The goal of combining urban thinking, media, art, and light display in the age of technology and information overload may seem ambitious. But Dietmar Offenhuber, an assistant professor at Northeastern University, and Susanne Seitinger, Color Kinetics Senior Technologist, saw the potential of a collaboration that moved beyond light for illumination towards light for information.
Information Design for Dynamic Media and Light is a course in Northeastern's Masters program in Information Design and Visualization, where students learn to translate and communicate information into visual, physical, and virtual forms. The final project for the class was an interactive urban light display on the façade of a campus building that visualized information relevant for the community.
Seitinger and Offenhuber decided that the course would build on the question of what constitutes a meaningful urban information display. "There was a convergence of interests on questions of information design for urban space using light as a medium," Offenhuber said. "Light guides attention and helps us navigate. For data, it is flexible and allows dynamic representations."
Color Kinetics and Northeastern have a pre-existing relationship through Northeastern's co-op program, in which the company hires between 10 and 15 students for six-month cycles. Therefore, it was a natural fit for Color Kinetics and Northeastern University to team up to help six graduate students create .vote.
The class arranged 18 strands of iColor Flex SLX (now specified with Flex Compact gen3, RGB) into a rectangular matrix installed behind the glass façade at a prominent location of Ryder Hall, a Northeastern academic building, home of the College of Arts, Media and Design. Seitinger and Offenhuber knew that Flex would provide a bigger canvas for the overall installation, and could provide a stimulating, low-resolution representation of data. The display creates a three-dimensional appearance behind the glass.

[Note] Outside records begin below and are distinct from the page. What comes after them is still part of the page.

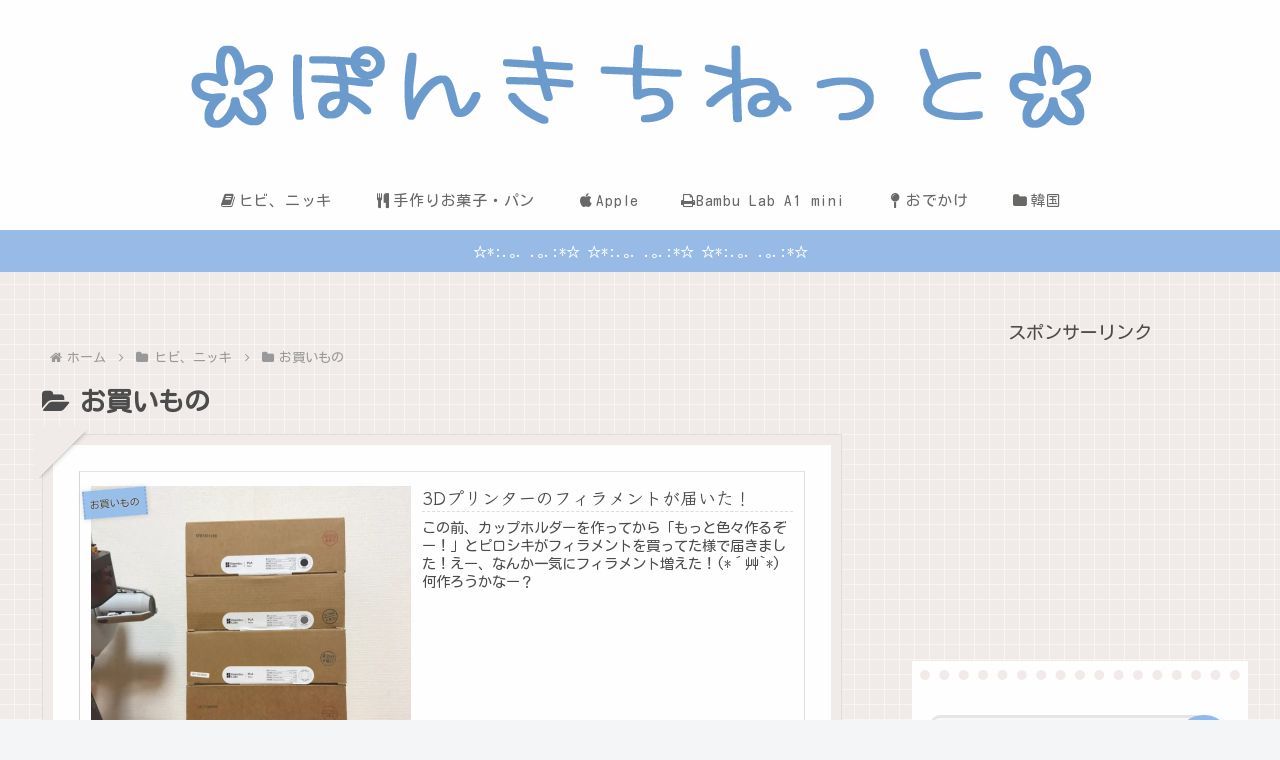

--- FILE ---
content_type: text/html; charset=utf-8
request_url: https://www.google.com/recaptcha/api2/aframe
body_size: 266
content:
<!DOCTYPE HTML><html><head><meta http-equiv="content-type" content="text/html; charset=UTF-8"></head><body><script nonce="-mGguueOMlQRw6ieEaVw8w">/** Anti-fraud and anti-abuse applications only. See google.com/recaptcha */ try{var clients={'sodar':'https://pagead2.googlesyndication.com/pagead/sodar?'};window.addEventListener("message",function(a){try{if(a.source===window.parent){var b=JSON.parse(a.data);var c=clients[b['id']];if(c){var d=document.createElement('img');d.src=c+b['params']+'&rc='+(localStorage.getItem("rc::a")?sessionStorage.getItem("rc::b"):"");window.document.body.appendChild(d);sessionStorage.setItem("rc::e",parseInt(sessionStorage.getItem("rc::e")||0)+1);localStorage.setItem("rc::h",'1769562423836');}}}catch(b){}});window.parent.postMessage("_grecaptcha_ready", "*");}catch(b){}</script></body></html>

--- FILE ---
content_type: application/javascript; charset=utf-8;
request_url: https://dalc.valuecommerce.com/app3?p=885693880&_s=https%3A%2F%2Fponkichi.net%2F%3Fcat%3D24&vf=iVBORw0KGgoAAAANSUhEUgAAAAMAAAADCAYAAABWKLW%2FAAAAMElEQVQYV2NkFGP4n5GcyHCmfTED48JrvP9nFnAwXHB5w8CYy9X1f%2BY5PoZFGhkMABmJDnfOQrWSAAAAAElFTkSuQmCC
body_size: 2888
content:
vc_linkswitch_callback({"t":"69796136","r":"aXlhNgAI8tgNOkYVCooAHwqKCJQYXw","ub":"aXlhNQAEodYNOkYVCooBbQqKBtiYqA%3D%3D","vcid":"WlNdj0v4CfD5SOKkhMnL_InxNm_gBDxgXggoAEJtyk0","vcpub":"0.586456","l":4,"lohaco.yahoo.co.jp":{"a":"2686782","m":"2994932","g":"ef17ab4c8a"},"7netshopping.jp":{"a":"2602201","m":"2993472","g":"67d600de8a"},"p":885693880,"paypaymall.yahoo.co.jp":{"a":"2821580","m":"2201292","g":"fb2a60988a","kaa":"2826625"},"www.hotpepper.jp":{"a":"2594692","m":"2262623","g":"b776d480a1","sp":"vos%3Dnhppvccp99002"},"lp.ankerjapan.com":{"a":"2811827","m":"3397687","g":"a65f7a1e8a"},"s":2221143,"valuecommerce.com":{"a":"2803077","m":"4","g":"25fcc98184"},"mini-shopping.yahoo.co.jp":{"a":"2821580","m":"2201292","g":"fb2a60988a","kaa":"2826625"},"shopping.geocities.jp":{"a":"2821580","m":"2201292","g":"fb2a60988a","kaa":"2826625"},"www.expedia.co.jp":{"a":"2438503","m":"2382533","g":"38bcb545ce","sp":"eapid%3D0-28%26affcid%3Djp.network.valuecommerce.general_mylink."},"shop.tomizawa.co.jp":{"a":"2751173","m":"3281207","g":"4f8725498a"},"act.gro-fru.net":{"a":"2813059","m":"3402954","g":"a69da80e8a"},"shopping.yahoo.co.jp":{"a":"2821580","m":"2201292","g":"fb2a60988a","kaa":"2826625"},"tomiz.com":{"a":"2751173","m":"3281207","g":"4f8725498a"},"www.amazon.co.jp":{"a":"2614000","m":"2366370","g":"5c7893c0aa","sp":"tag%3Dvc-22%26linkCode%3Dure"},"cotta.jp":{"a":"2472985","m":"2751799","g":"27b5701e8a"},"approach.yahoo.co.jp":{"a":"2821580","m":"2201292","g":"fb2a60988a","kaa":"2826625"},"welove.expedia.co.jp":{"a":"2438503","m":"2382533","g":"38bcb545ce","sp":"eapid%3D0-28%26affcid%3Djp.network.valuecommerce.general_mylink."},"www.netmile.co.jp":{"a":"2438503","m":"2382533","g":"38bcb545ce","sp":"eapid%3D0-28%26affcid%3Djp.network.valuecommerce.general_mylink."},"tabelog.com":{"a":"2797472","m":"3366797","g":"f09b47358a"},"www.hotpepper.jp?vos=nhppvccp99002":{"a":"2594692","m":"2262623","g":"b776d480a1","sp":"vos%3Dnhppvccp99002"},"wwwtst.hotpepper.jp":{"a":"2594692","m":"2262623","g":"b776d480a1","sp":"vos%3Dnhppvccp99002"},"tomiz.bizproject.biz":{"a":"2751173","m":"3281207","g":"4f8725498a"},"valuecommerce.ne.jp":{"a":"2803077","m":"4","g":"25fcc98184"},"www.ankerjapan.com":{"a":"2811827","m":"3397687","g":"a65f7a1e8a"},"kap":885693904,"7net.omni7.jp":{"a":"2602201","m":"2993472","g":"67d600de8a"},"lohaco.jp":{"a":"2686782","m":"2994932","g":"ef17ab4c8a"},"shaddy.jp":{"a":"2792239","m":"2467269","g":"9b7addb1ab","sp":"aid%3Daffiliate%26uiaid%3Dafl"},"www.omni7.jp":{"a":"2602201","m":"2993472","g":"67d600de8a"},"paypaystep.yahoo.co.jp":{"a":"2821580","m":"2201292","g":"fb2a60988a","kaa":"2826625"},"service.expedia.co.jp":{"a":"2438503","m":"2382533","g":"38bcb545ce","sp":"eapid%3D0-28%26affcid%3Djp.network.valuecommerce.general_mylink."},"kuzefuku.com":{"a":"2813059","m":"3402954","g":"a69da80e8a"}})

"We wanted to use a display medium that blends with the architecture, rather than attaches to it," Offenhuber said. The class created custom software, in Processing, to control the installation. Processing was developed as a programming language and environment for designers and artists. Today, it is widely used by professionals and hobbyists alike. The MFA at Northeastern recognizes the importance of these skills for future designers.

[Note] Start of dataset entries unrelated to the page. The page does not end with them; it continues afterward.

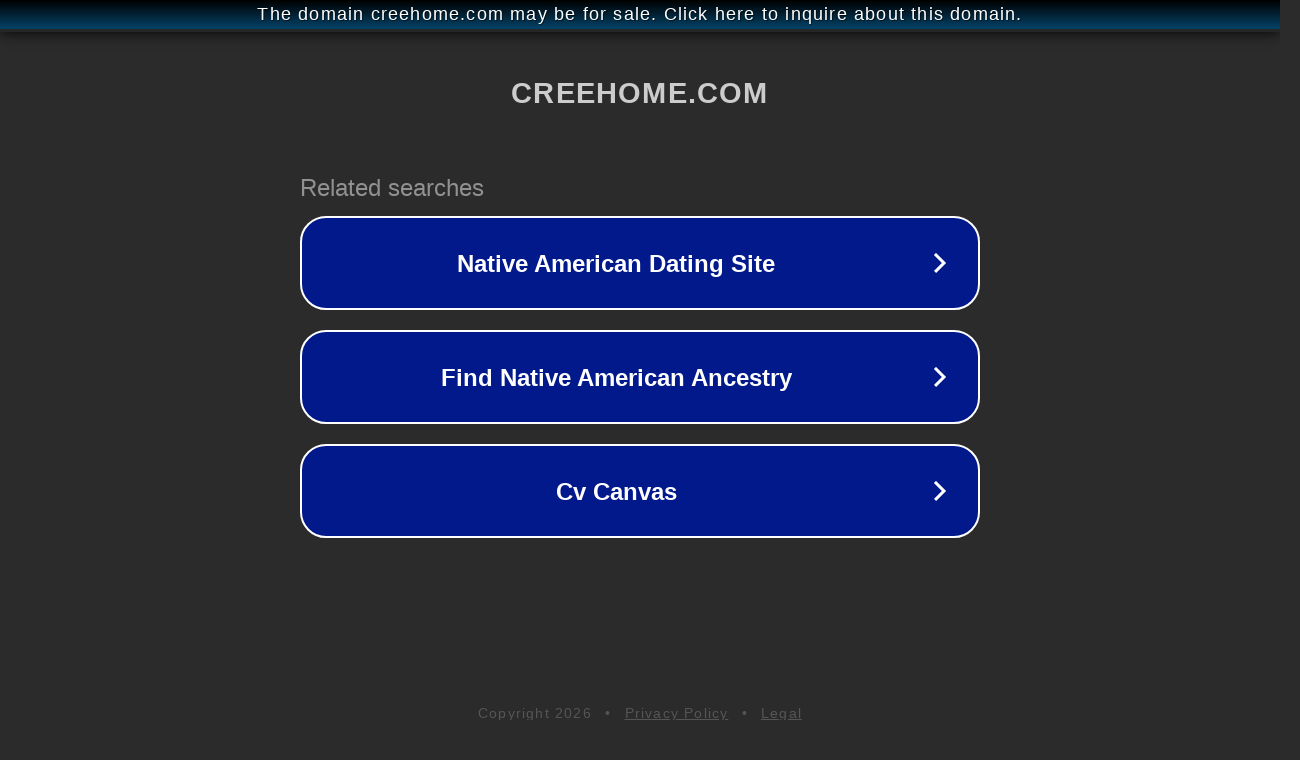

--- FILE ---
content_type: text/html; charset=utf-8
request_url: http://ww25.creehome.com/teal-and-purple-bedding-sets/?subid1=20240615-2037-104f-8e40-6ea4376e418c
body_size: 1210
content:
<!doctype html>
<html data-adblockkey="MFwwDQYJKoZIhvcNAQEBBQADSwAwSAJBANDrp2lz7AOmADaN8tA50LsWcjLFyQFcb/P2Txc58oYOeILb3vBw7J6f4pamkAQVSQuqYsKx3YzdUHCvbVZvFUsCAwEAAQ==_MABw08R0J9kNlS+DEf/1QdFUfnvNuH2qzQGfD8J3W8OH1J8VmF8+Rw8WnntRWewiBYwwIvbdLjHKWIAcTnSTNQ==" lang="en" style="background: #2B2B2B;">
<head>
    <meta charset="utf-8">
    <meta name="viewport" content="width=device-width, initial-scale=1">
    <link rel="icon" href="[data-uri]">
    <link rel="preconnect" href="https://www.google.com" crossorigin>
</head>
<body>
<div id="target" style="opacity: 0"></div>
<script>window.park = "[base64]";</script>
<script src="/bWstwbDBb.js"></script>
</body>
</html>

The goal for the final project was to take information about the campus, students, or a specific building and translate it into an information display. After initial ideas included showing the library's capacity or how many miles have been run at the gym, the group settled on asking a question about the mood on campus during finals week.
"We thought it could be nice to let people see their voice or to complain in a visual way," said Miriam Zisook, a Ph.D. student studying emotional displays in healthcare.

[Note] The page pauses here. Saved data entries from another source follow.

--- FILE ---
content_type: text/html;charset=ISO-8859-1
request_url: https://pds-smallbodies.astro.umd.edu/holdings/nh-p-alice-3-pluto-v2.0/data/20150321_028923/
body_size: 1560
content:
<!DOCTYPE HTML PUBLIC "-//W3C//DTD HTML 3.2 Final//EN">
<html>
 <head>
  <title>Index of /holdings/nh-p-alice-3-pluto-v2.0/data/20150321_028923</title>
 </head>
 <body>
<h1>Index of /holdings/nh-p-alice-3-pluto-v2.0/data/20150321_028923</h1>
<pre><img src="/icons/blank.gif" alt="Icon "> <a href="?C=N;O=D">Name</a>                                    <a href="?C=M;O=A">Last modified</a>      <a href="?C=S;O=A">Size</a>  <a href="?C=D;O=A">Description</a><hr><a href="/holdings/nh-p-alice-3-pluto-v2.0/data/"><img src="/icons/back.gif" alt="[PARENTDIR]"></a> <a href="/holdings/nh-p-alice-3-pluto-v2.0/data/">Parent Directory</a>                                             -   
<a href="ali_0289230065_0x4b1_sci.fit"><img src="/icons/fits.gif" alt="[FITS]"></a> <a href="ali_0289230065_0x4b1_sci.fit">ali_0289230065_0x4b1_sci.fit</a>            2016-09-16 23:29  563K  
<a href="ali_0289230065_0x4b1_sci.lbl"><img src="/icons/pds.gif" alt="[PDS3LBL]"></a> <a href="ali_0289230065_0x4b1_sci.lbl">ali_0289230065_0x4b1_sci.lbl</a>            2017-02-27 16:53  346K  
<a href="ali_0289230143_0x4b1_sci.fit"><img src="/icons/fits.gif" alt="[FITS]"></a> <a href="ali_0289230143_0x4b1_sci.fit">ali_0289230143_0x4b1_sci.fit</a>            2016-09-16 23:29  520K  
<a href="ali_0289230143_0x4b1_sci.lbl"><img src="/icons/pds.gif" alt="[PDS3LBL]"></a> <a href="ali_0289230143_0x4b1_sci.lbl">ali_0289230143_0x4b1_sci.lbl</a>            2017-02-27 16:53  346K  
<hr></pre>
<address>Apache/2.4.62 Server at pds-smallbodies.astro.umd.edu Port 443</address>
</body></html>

The poll, taken online, through a mobile app, or on wireless buttons in front of Ryder Hall, asks students if they are feeling anxious, relieved, determined, excited, or exhausted. Once a vote is tallied, an individual Flex node lights up in the installation. The more votes each emotion gets, the bigger the light cluster becomes. Scrolling text labels each cluster with an emotion. A bar chart then appears with percentages of each emotion. The students had to explore different modes of representation, including the limitations and opportunities engendered by a low-resolution display.
As finals week ended, the class considered new options for the installation. "The idea was to develop an infrastructure. Now we can continue with other kinds of content," Offenhuber said. Whether students ask a new question or create an entirely different interactive display, .vote holds the potential for future classes to learn and future students to see a new form of art and information on campus.